Par Alain MAUGARD, président de QUALIBAT le 04 Juillet 2019
Un tel sujet d’envergure doit être analysé sur plusieurs plans, avec plusieurs regards. Ces regards vont être de nature différente, mais vont tous être nécessaires et convergents vers un objectif global et commun. Pour aboutir à la cible RBR 2020, certaines de ces analyses et regards vont être lancés tout de suite car plus prioritaires et tactiques.
1°) Commençons par le premier regard, le bâtiment bas carbone. C’est l’analyse qui doit être conduite en premier car elle n’a pas été prise en compte à l’origine même de la loi 2009 dite Grenelle 1, et il devient prioritaire de la prendre désormais en compte. Nous nous en doutons, la terminologie de bâtiments à énergie positive ou Bepos deviendra insuffisante. Pour être plus précis et plus complet on se dirige vers « le bâtiment à énergie positive, bas carbone, partiellement autosuffisant ».
2°) Le deuxième regard porte sur la capacité des réseaux actuels à absorber des productions locales d’énergie. En clair, à l’heure actuelle, les réseaux électriques fonctionnent essentiellement dans un seul sens, de la production vers les consommateurs. Mais dès lors qu’il y aura de façon significative des productions d’électricité décentralisées un peu partout, quelle quantité de productions locales va pouvoir absorber le réseau électrique et comment pourra-t-il gérer dans les deux sens productions et consommations ? Les problèmes d’intermittence des énergies renouvelables vont apparaitre en force, d’où la nécessité de réseaux électriques intelligents (ou Smart Grids).
3°) Le troisième regard porte sur les objets connectés. Nous le voyons, l’omniprésence des objets connectés devient quotidienne. Regardons à titre d’exemple l’automobile où la conduite assistée voire automatique est déjà en ordre de marche. Le bâtiment ne restera pas en reste. Ayons en mémoire que la société Google a racheté Nest qui fabrique des thermostats auto-adaptatifs « qui collent » à vos comportements.

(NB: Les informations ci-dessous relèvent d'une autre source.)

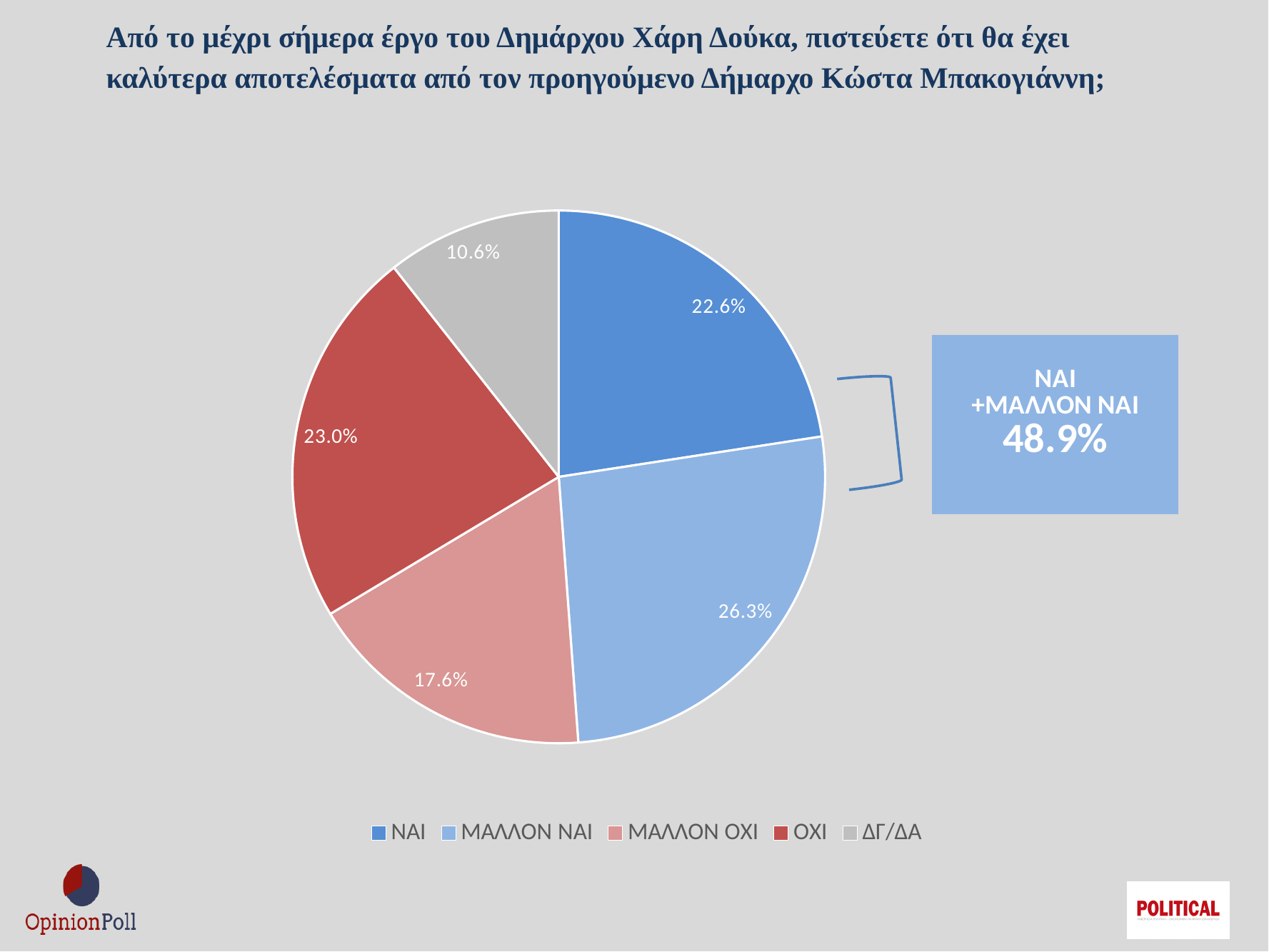
How many slices does the pie chart have? 5 What percentage of respondents answered ΟΧΙ? 23.0% What percentage of respondents answered ΜΑΛΛΟΝ ΝΑΙ? 26.3% What combined percentage does the callout box give for ΝΑΙ + ΜΑΛΛΟΝ ΝΑΙ? 48.9% Which response has the smallest share of the pie? ΔΓ/ΔΑ Which is larger, the share for ΟΧΙ or the share for ΝΑΙ? ΟΧΙ What is the difference in percentage points between ΟΧΙ and ΜΑΛΛΟΝ ΟΧΙ? 5.4 What percentage of respondents answered ΝΑΙ? 22.6% What percentage of respondents answered ΔΓ/ΔΑ? 10.6% What type of chart is shown on the slide? pie chart Which response has the largest share of the pie? ΜΑΛΛΟΝ ΝΑΙ What percentage of respondents answered ΜΑΛΛΟΝ ΟΧΙ? 17.6%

Le but, outre le fait d’obtenir de l’information sur les modes de vie des occupants est de faire la chasse au gaspillage d’énergie avec toute la force du numérique, qui permet une gestion économe à l’échelle du bâtiment mais aussi du quartier et même de la ville.
4°) Le quatrième regard porte sur les « modes de vie responsables ». De quels usages parle-t-on ? Avec quelles nouvelles frontières de confort, de plaisir de vivre, selon les différentes séquences de la vie jusqu’à la fin de vie. Sur les différents lieux de vie, du domicile au lieu de travail, … Là, nous nous situerons différemment au niveau même de la demande.
5°) Le cinquième regard portera sur l’économie et la valeur « verte » des bâtiments responsables. Les investisseurs des bureaux réfléchissent activement à cela. Tant que la valeur était limitée au foncier, le problème était simple, mais nous voyons arriver d’autres valeurs intrinsèques à la qualité du bâtiment, comme la valeur verte par exemple, l’intelligence du bâtiment, le plaisir d’y vivre, …
6°) Un sixième regard portera sur la ville adaptable car nous pensons que nous allons vers une pluralité et une mixité des usages. Dans un espace public, les usages pourront changer ; et il en sera de même pour les bâtiments. Les habitations, les bureaux, les commerces, …, doivent être adaptables et au-delà des bâtiments, la question de l’adaptabilité s’applique au quartier et à la ville.
7°) Un septième regard portera sur la politique industrielle liée à la croissance verte. La France prend des orientations très nouvelles avec la loi sur la transition énergétique qui ouvre des perspectives de croissance verte. Tout laisse à penser que ce nouveau type de croissance va privilégier les productions locales, l’économie circulaire, les circuits courts de proximité et les emplois territoriaux non délocalisables. Cependant, en choisissant ces créneaux nouveaux, la France fait des choix stratégiques et doit se poser la question de constituer une industrie nationale « surfant » sur ces choix. C’est ce qui s’est passé jadis avec le choix de la stratégie nucléaire, qui nous a plutôt réussis, et qui était le fait d’une sorte de colbertisme moderne. La question sera : quelle politique industrielle et avec quels acteurs d’industriels français et européens ?
8°) Enfin dernier regard qui nous ramènera aux occupants, celui de la santé environnementale dimension particulièrement sensible lorsque nous découvrons tous les impacts d’un environnement modifié et puisque nous savons que le bâtiment est le lieu dont on attend sécurité et protection.